MasaichiYaguchi

たまらん坂のMasaichiYaguchiのレビュー・感想・評価

たまらん坂(2019年製作の映画)
3.5
小谷忠典監督が、武蔵野大学・武蔵野文学館協力のもと、作家・黒井千次さんの短編集を元にモノクロ映像で撮りあげた長編劇映画は、恰も登場人物たちと共に文学の世界を“読書体験”したかのようで、改めて「たまらん坂」を含め、緑豊かな学園都市の国立市の魅力に浸れます。
毎年、母の命日には父と墓参りに来ていた女子大生ひな子だったが、今年は小雨の降る中、一人きりで母の墓前に立つ。
彼女は墓に既にコスモスの花が供えられていることに気付くが、母が亡くなってから17年、祖父母も以前に他界しており、他に墓参に来る人もいない筈なのにと不審に思う。

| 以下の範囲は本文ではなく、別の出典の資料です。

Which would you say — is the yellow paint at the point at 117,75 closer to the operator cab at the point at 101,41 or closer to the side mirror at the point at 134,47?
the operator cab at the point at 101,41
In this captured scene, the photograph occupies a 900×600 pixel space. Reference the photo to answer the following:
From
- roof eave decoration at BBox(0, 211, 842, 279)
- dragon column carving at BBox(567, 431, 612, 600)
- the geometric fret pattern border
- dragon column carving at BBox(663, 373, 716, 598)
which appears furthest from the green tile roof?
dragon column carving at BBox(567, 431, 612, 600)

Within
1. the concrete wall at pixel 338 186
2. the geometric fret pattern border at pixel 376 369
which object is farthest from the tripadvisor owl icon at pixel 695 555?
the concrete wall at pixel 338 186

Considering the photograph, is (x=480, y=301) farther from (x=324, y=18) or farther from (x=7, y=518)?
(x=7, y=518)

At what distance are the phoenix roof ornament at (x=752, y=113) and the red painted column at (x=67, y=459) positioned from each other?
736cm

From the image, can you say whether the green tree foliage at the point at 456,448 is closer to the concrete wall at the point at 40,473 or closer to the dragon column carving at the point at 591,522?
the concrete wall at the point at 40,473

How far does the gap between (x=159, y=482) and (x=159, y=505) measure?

国立市は私の自宅から30分以内に行ける所で、今の季節だと、国立駅から南武線の谷保駅まで真直ぐ「大学通り」と呼ばれる大通りが通っていて、そこには桜並木が立ち並び、多くの市民が訪れて賑わっている。
ここから、ひな子の母を巡る記憶と、彼女の「たまらん坂」の由緒を探る心の旅が幕を開ける。
全編にわたるモノクローム映像は静謐でエモ―ショナル、そして随所に挿入される同様にモノクロームのアニメーションが温かな印象を与える。
更に、RCサクセションの名曲「ロックン・ロール・ショー」「多摩蘭坂」も劇中に登場し、モノクロームの作品の世界観に彩りを与えています。
心の旅の果てに、ひな子は母をはじめとする家族について、そして「たまらん坂」について何を見出すのか?